§ **やってみよう**:
運動習慣についての文章を読んで、次の問いに答えてください。
(a) 運動は、まずどのくらいの期間続けるよう勧められていますか。
(b) 誰かと運動すると、継続率はどこまで上がるという研究結果がありますか。
(c) ビジネスで成功している人は、運動のときにどのような質問をすると書かれていますか。

§ **演習用の文章**:
::::

また、これはお客様の指導を行う中で感じていることなのですが、ビジネスで成功されている方ほど運動にも熱心に取り組まれています。ただ言われるままに体を動かすのではなく、「なぜ行うのか?」「どのように理に適っているのか?」などと質問され、ご自身が納得したうえで実践されています。主体的に学ぼうとする姿勢を持たれているからこそ、仕事でもトレーニングでも結果を出されているのだなと思っています。
経営者の方が多いんですね。
経営者の方々がジムに入会されるのは、専門家の正しい知識と指導に基づいて”結果を出せる”運動が行えることも理由だと思います。ビジネスでも専門的な分野はプロに任せたほうが仕事をうまく回せるように、運動も専門家に任せていただいたほうがしっかり成果が出せますし、そのことが継続する意欲にもつながります。
運動習慣を1日のルーティーンにしてしまうのもひとつの手です。「週2回トレーニングできた」「今週も変わらず同じメニューをこなせている」という達成感が自信だけではなく、健康を維持できているという安心感にもつながっていきます。運動を行う時間帯はいつでも構いません。ご自身にとって無理のないタイミングでスケジュールを決めて、まずは2週間運動を続けてみてください。最初は辛いと感じるかもしれませんが、体が変わっていくほどに「運動しないと落ち着かない」という状態になっていくはずです。
また、スポーツ仲間や二人三脚で体づくりに励めるトレーナーを見つけることも効果的です。中には、ひとりではなく誰かと運動すると継続率が80%近くまで上がるという研究結果もあります。誰かと一緒に運動するのが難しい方は、SNSで運動の成果を発信する方法もおすすめです。誰かに「いいね!」を押してもらうだけでもモチベーションの向上につながるでしょう。

::::

§ **入力データ**:
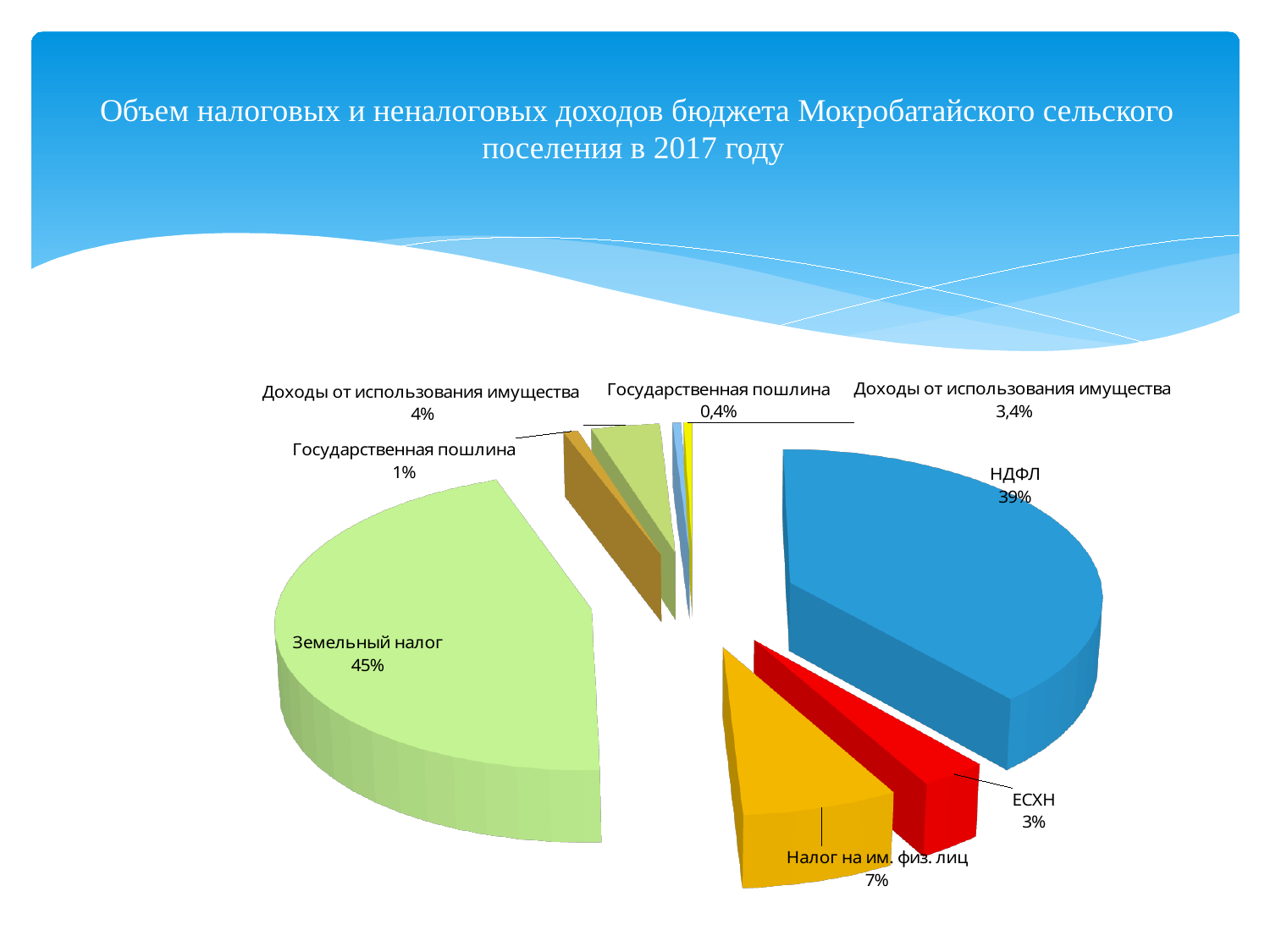
What share of the pie does Земельный налог have? 45% What share of the pie does ЕСХН have? 3% How many slices does the pie chart have? 8 What share of the pie does НДФЛ have? 39% What is the combined share of Земельный налог and НДФЛ? 84% Which category has the largest slice of the pie? Земельный налог What is the difference in percentage points between Земельный налог and НДФЛ? 6 Which is larger, the slice for Налог на им. физ. лиц or the slice for ЕСХН? Налог на им. физ. лиц What kind of chart is shown on the slide? pie chart What colour is the НДФЛ slice? blue What share of the pie does Налог на им. физ. лиц have? 7%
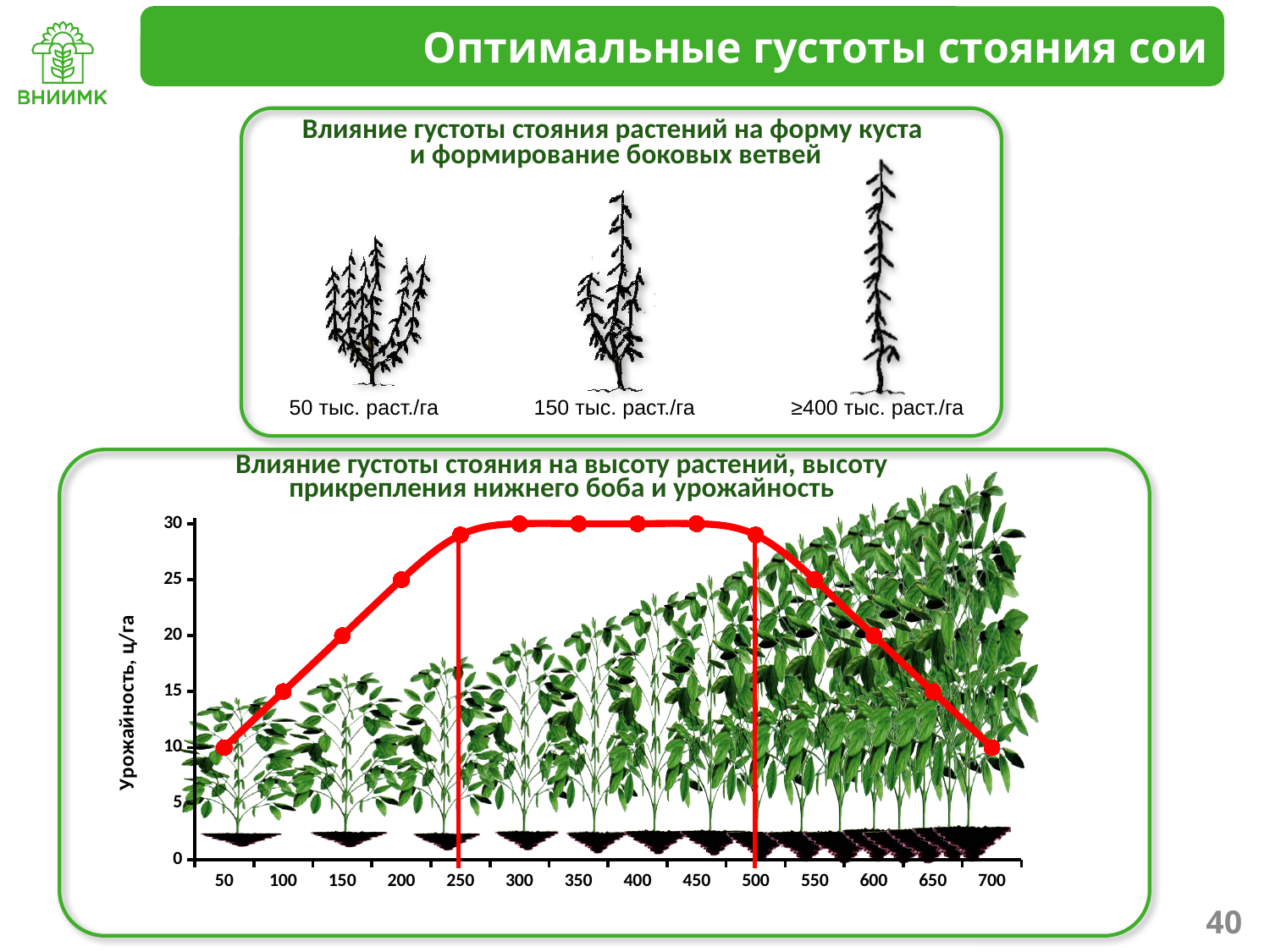
What is the yield value (ц/га) at a plant density of 400 on the chart? 30 Is the yield value at a plant density of 250 greater or less than 25? greater What is the yield value (ц/га) at a plant density of 650 on the chart? 15 Is the yield value at a plant density of 550 greater or less than 30? less What is the difference in yield (ц/га) between plant density 200 and plant density 50? 15 What is the yield value (ц/га) at a plant density of 200 on the chart? 25 Which has the higher yield on the chart: plant density 100 or plant density 600? 600 What is the yield value (ц/га) at a plant density of 50 on the chart? 10 What kind of chart is shown in the lower panel of the slide? line chart What is the label of the vertical axis of the chart? Урожайность, ц/га Do the yield values rise or fall as plant density increases from 550 to 700? fall What is the yield value (ц/га) at a plant density of 150 on the chart? 20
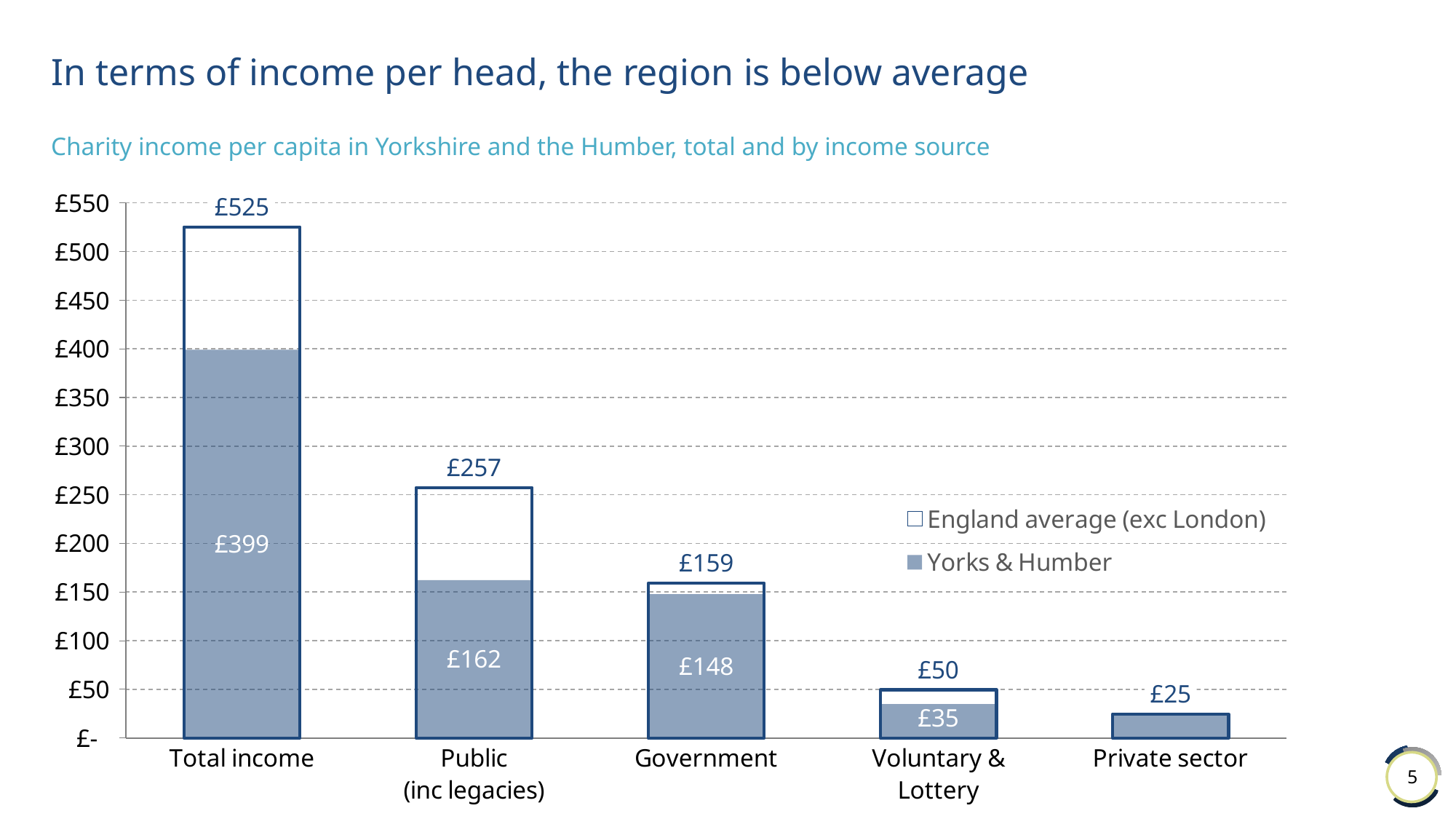
What is the England average (exc London) value for Government? £159 What is the England average (exc London) value for Total income? £525 Which income source category has the lowest England average (exc London) value? Private sector What is the Yorks & Humber value for Total income? £399 How many categories are shown on the x axis? 5 What kind of chart is shown on the slide? Bar chart How many series does the legend list? 2 What is the Yorks & Humber value for Public (inc legacies)? £162 What is the difference between the England average (exc London) and Yorks & Humber values for Public (inc legacies)? £95 What is the difference between the England average (exc London) and Yorks & Humber values for Total income? £126 Which is larger for Government: the England average (exc London) or Yorks & Humber? England average (exc London) What is the Yorks & Humber value for Voluntary & Lottery? £35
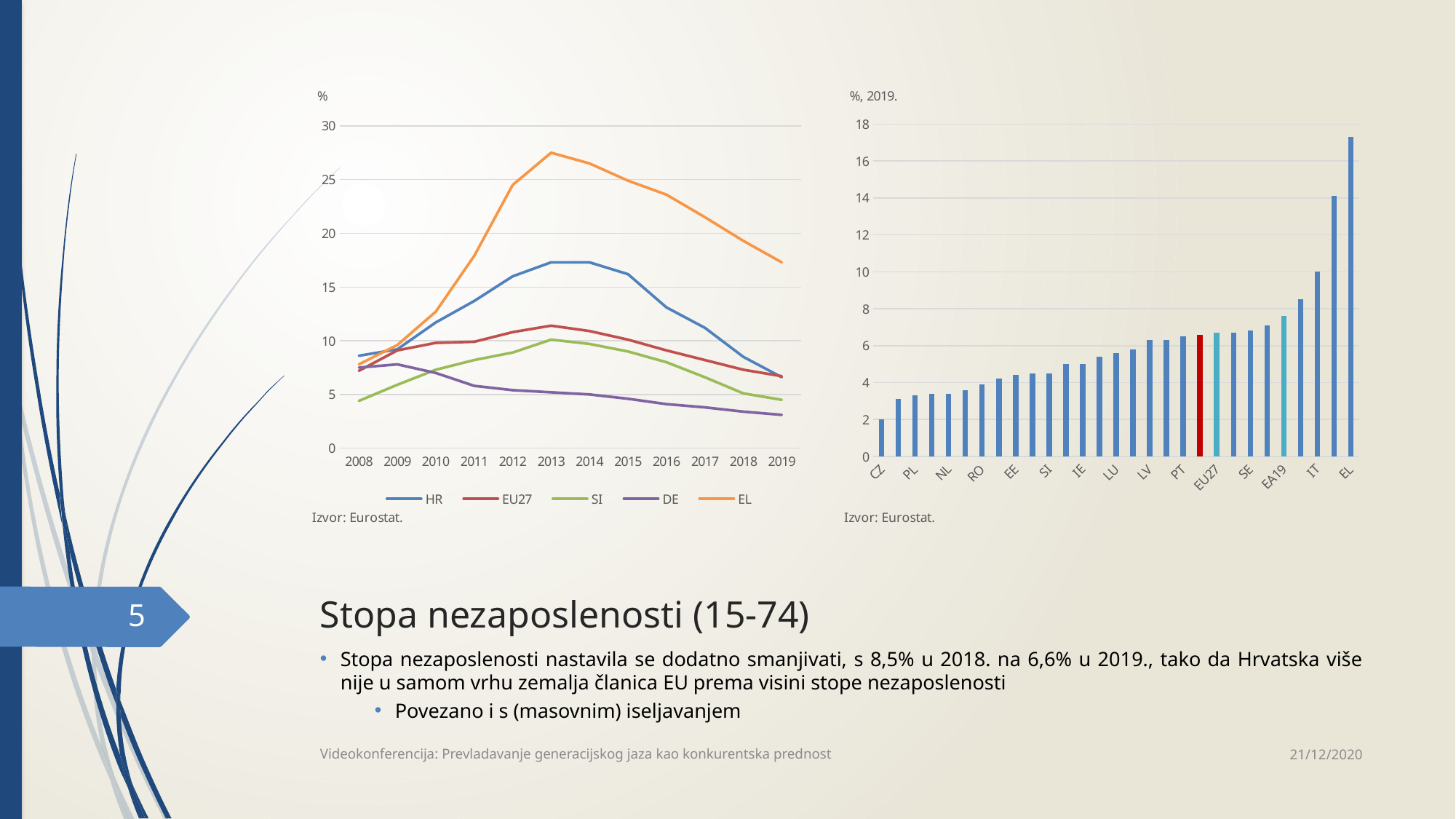
In the line chart on the left, does the HR series rise or fall from 2013 to 2019? fall In the line chart on the left, which is larger in 2013, HR or DE? HR In the bar chart on the right, which country has the lowest bar? CZ In the line chart on the left, how many series does the legend list? 5 In the line chart on the left, which series reaches the highest value in 2013? EL In the bar chart on the right, is the value for EL greater or less than 16? greater In the line chart on the left, is the value for EL in 2013 greater or less than 25? greater In the line chart on the left, how many years are shown on the x axis? 12 In the bar chart on the right, which country has the highest bar? EL What kind of chart is the chart on the right of the slide? bar chart What kind of chart is the chart on the left of the slide? line chart In the line chart on the left, is the value for HR in 2019 greater or less than 10? less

::::

§ **問題の答え**:
(a) 2週間
(b) 80%近く
(c) 「なぜ行うのか?」「どのように理に適っているのか?」